Theses defended

L'amore mistico come relazione con l'Altro dal XVI al XVIII secolo in Spagna (Teresa d'Avila), Italia (Maria Maddalena de' Pazzi) e Portogallo (soror Maria Joana)

Eleonora Graziani

Public Defence date
January 9, 2024
Doctoral Programme
Feminist Studies
Supervision
Maria Antónia Lopes e Maria Irene Ramalho
Abstract
The basic question that permeates the research is whether mysticism, understood as direct contact with the divine, would have represented a form of female empowerment. The three nuns under analysis, who all lived in cloistered monasteries, had a direct or mystical relationship with the divine Otherness and, although living in different historical contexts, substantial similarities can be found in the representation and self-representation of women in the 16th, 17th and 18th centuries: a model of sanctity that privileged the heroic virtues of obedience, modesty, humility and in general submission to the male ecclesiastical hierarchy. After the Council of Trent (1545-1563), a rigorous control was implanted over mystical phenomena, which proliferated in convents in order to reaffirm the need for ecclesiastical mediation in the relationship with the divine, exacerbating the mistrust of female mysticism, whose authenticity is carefully examined.

The analysis of autobiographical and biographical sources highlighted, for this purpose, the enormous weight of other historical subjects, representatives of the patriarchal domain, such as confessors, bishops and the Inquisition. It can be seen that of the three mystics the only one to have serious problems with the Inquisition was Teresa of Avila, although indirectly and always due to her writings published post mortem. Teresa's theology detaches itself from Passion-centred theology by placing the divinity at the centre of the human being, that is thus glorified, including the woman, which, for the Inquisition bordered on heresy. The other two, Maria Maddalena de' Pazzi and Maria Joana, are protected by the rigid control established that leads them without hesitation on the path of "suffering".

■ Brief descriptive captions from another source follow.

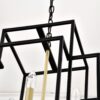 8 Light Metal Lantern Tiered Pendant Hanging Light Fixtures, Industrial Farmhouse Adjustable Height Chandeliers For Dining Room Hallway Foyer Entryway (E12 Bulbs Not Included) - Matte Black / Gold - Image 15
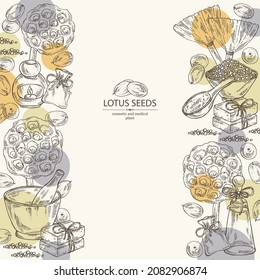 Antecedentes con loto: semillas de loto y frutas, sal de baño, jabón y productos de belleza. Cosmética, perfumería y planta médica. Ilustración dibujada a mano por el vector
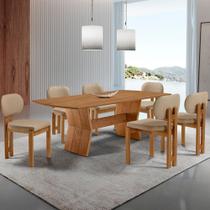 Sala de Jantar Mesa Portugal 180cm Tampo Laminado Barril e 6 Cadeiras Nala Moderna Mobília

Avoiding both the fideistic approach, which hides or minimises the coercive aspects of the path to holiness, and the reductionist interpretation, which pathologises mystical phenomena, we chose to include the mystical experiences of these nuns in the mystical history, which begins in Antiquity and ends at the end of the 18th century. Even though their original writings may have been expurgated, a strong subjective charge transpires in the three mystics examined, in the personal articulation/mediation with the surrounding historical context and with the strong social pressure that regulates their behaviour.

One of the hypotheses raised is that ecstasies are a symptom of female resistance, according to Foucault and Butler's approach to body discipline. Whether canonisation was achieved or not, the construction of sanctity itself has been reconfirmed as a historical product that aims not only at the regulation of female behaviour, but also at the production of mimetic effects of reproduction and imitation to be diffused in conventual environments. The ascetic excesses, such as the self-destructive behaviours, are part of a reading of the feminine body as a "cultural text", in which the excess represents the underlining of the ecclesiastical prescription.

In the study of the three mystics, the thesis highlights the abyss between the post-mortem representation of the saint and the factual and concrete reality of her experience. The institution of confession, an instrument of control and management of social behaviour, was here placed in a line of theoretical continuity with the psychoanalytic session that prevailed above all in the twentieth century. The Freudian and Lacanian female representation, substantially coincident with that of the woman as an "incomplete, defective" being, does not take into account female specificity and difference, as Luce Irigaray points out, and does not contribute to an identity reference to female transcendence.